**Selected excerpt:**
►

EFT HA (Active-Active) Deployment

EFT Enterprise can be configured in an active-active cluster configuration, known as EFT High Availability (HA). In an HA deployment, two or more EFT boxes can be configured in an active-active cluster with a shared configuration. EFT acts as its own cluster manager and requires a network load balancer (NLB) to distribute incoming protocol traffic. EFT HA nodes process file transfers at the network level as the NLB directs traffic to it, and can process Folder Monitor and Timer Event Rules in a round-robin fashion (i.e., executing the event actions on the first node, then the second, and so on until it comes back to the first node in the list).

For best results, before beginning an HA installation, please review all of the information below and refer to the references linked.

Consider the facts below before creating an HA cluster

Installation:

To install EFT as part of a high availability (HA) cluster, refer to Active-Active HA Cluster--Installing or Upgrading the Server.

For true business continuity, you should have a minimum of three nodes, so that when one server goes down, nodes on other servers continue to process transactions, meeting those stringent uptime requirements.
Nodes should be brought online one at a time to avoid getting the nodes out of sync. A node can get out of sync if 1) on administrator login, if the configuration in memory does not match the configuration file on the shared drive; or 2) when the node fails to receive a configuration change message. In either case, the EFT server service will restart and load the latest configuration.
You can configure additional Sites on non-HA nodes with other authentication to cooperate with the HA-clustered Sites. For example, you could use an AD-authenticated Site on a non-HA node for domain user uploads and downloads, but use the Globalscape, AD, or LDAP-authenticated Sites in the HA cluster for load balancing Event Rules that take place on the files transferred. The non-clustered AD Site would transfer files using the HA shared configuration path as the Site root folder or using virtual folders, while the Event Rule Actions take place on the files on the HA Site.
If you are using DMZ Gateway, each EFT must have its own DMZ Gateway; the DMZ Gateway cannot be shared among nodes.
HA nodes must listen on all IP addresses, rather than each listening on a specific IP address. Do not change the Listening IP address for an HA node. A registry setting can be defined to have a different IP address for each node. Refer to Knowledgebase article #11225 for details.
The default EFT options for DoS/Flood Protection and Login Security settings are designed for each IP to have a single user’s activity. These settings can cause EFT to ban the load balancer’s IP or intermittently block its activity when all user connections are using the load balancer’s IP. These settings should be disabled when using a load balancer. It’s also a good idea to set an IP access rule to allow the load balancer IP on EFT just in case the settings are accidentally enabled later.
To make an HA node a stand-alone server, you must uninstall EFT and then reinstall as a stand-alone server. Please contact Sales, Support, or Professional Services for assistance in migrating any existing non-HA deployments to a corresponding HA configuration.

◄

**Data provided:**
►

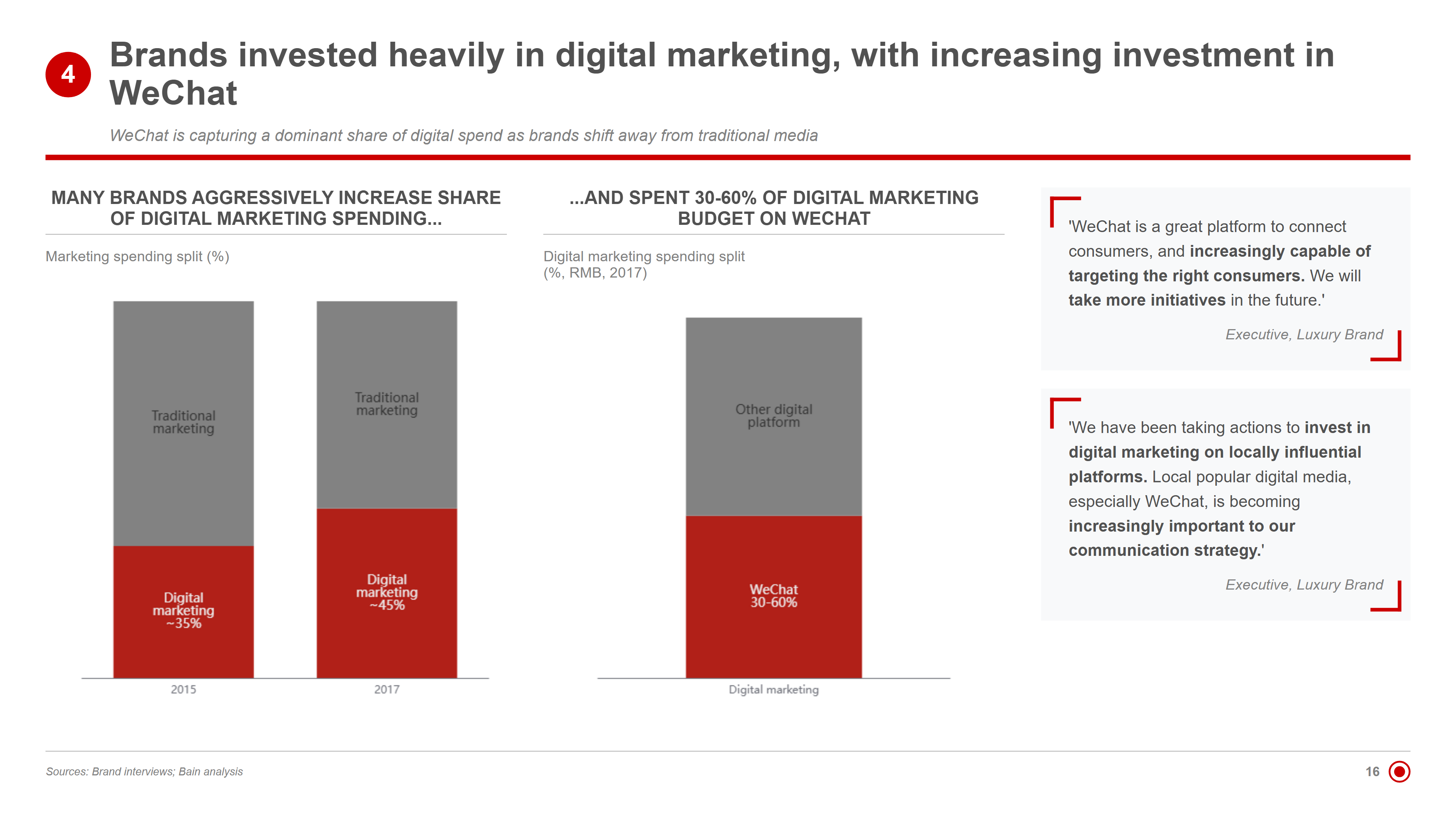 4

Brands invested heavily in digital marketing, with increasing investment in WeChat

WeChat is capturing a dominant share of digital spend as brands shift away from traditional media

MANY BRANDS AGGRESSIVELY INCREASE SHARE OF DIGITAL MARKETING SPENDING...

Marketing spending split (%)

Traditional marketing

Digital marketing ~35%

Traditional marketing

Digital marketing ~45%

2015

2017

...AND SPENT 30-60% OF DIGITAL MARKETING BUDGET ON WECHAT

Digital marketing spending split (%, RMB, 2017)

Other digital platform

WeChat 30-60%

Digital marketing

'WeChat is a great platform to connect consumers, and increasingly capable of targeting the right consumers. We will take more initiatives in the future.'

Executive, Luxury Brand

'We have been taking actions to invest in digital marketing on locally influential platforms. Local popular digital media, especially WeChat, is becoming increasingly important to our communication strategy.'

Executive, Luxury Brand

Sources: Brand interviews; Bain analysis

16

◄

**Exercise brief:** Continue the EFT HA deployment text from the point where it ends. The rows are material separate from the EFT HA deployment text.

**Answer below:**
HA can only be installed as a new installation; upgrades from 6.4.x and 6.5.x to an HA installation are not allowed. A stand-alone server cannot be converted to an HA node.
On HA installations, the EFT server service is configured to restart upon failure on the Recovery tab of the service's properties. (Non-HA installations are configured to "take no action" upon failure.)
You cannot backup in standby and restore in HA or vice versa. You can run restore on any node in the HA cluster. You can restore shared data, node-specific data (listening IP address, DMZ Gateway settings, registration) or both. When the restore process begins, other nodes stop with -1 error. This triggers them to be restarted by Windows Service Manager, at which point those other nodes will wait for restore operation to complete. Once the restore has completed on one of the nodes, the other nodes that had been waiting will proceed with loading configuration. After the restore completes, the node that did restore also restarts in the same way. Thus, all nodes in the cluster have restarted with restored configuration up and running.

Configuration:

If using SAML (Web SSO) in an HA environment, SAML needs to have the IDP's public key saved in the HA shared drive.
The FTP.cfg file for the clustered EFT nodes and users' files must be stored on a network share (e.g., Samba, SAN). HA shared storage was tested with Samba v1.2.63 and Windows File Share (Windows 2008, 2012).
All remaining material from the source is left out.